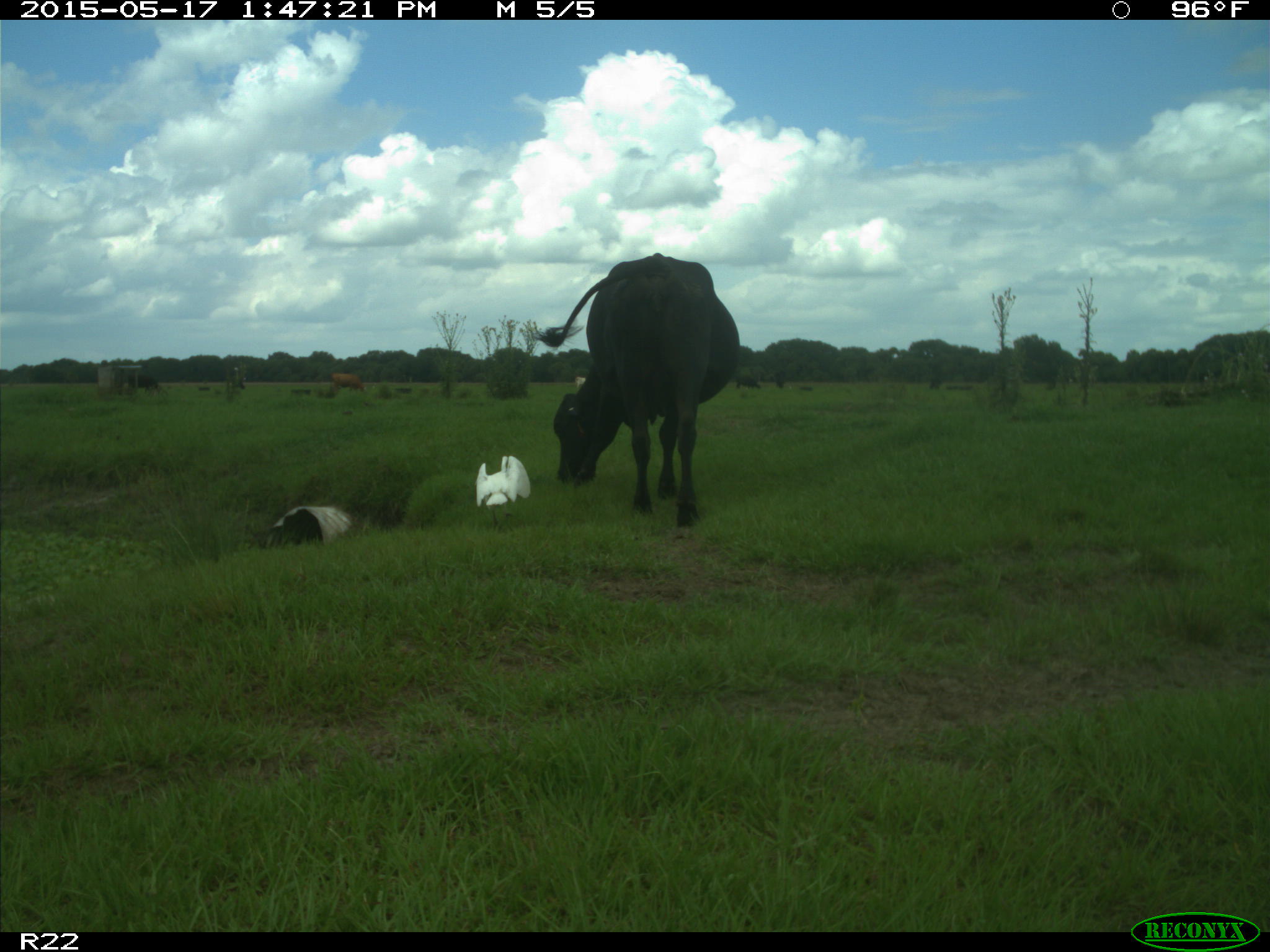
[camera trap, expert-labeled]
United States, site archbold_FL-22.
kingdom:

####

» Exercise brief: Set down all of the material word for word, but keep each picture out.

» Task solution:
[camera trap, expert-labeled]
United States, site archbold_FL-22.
kingdom:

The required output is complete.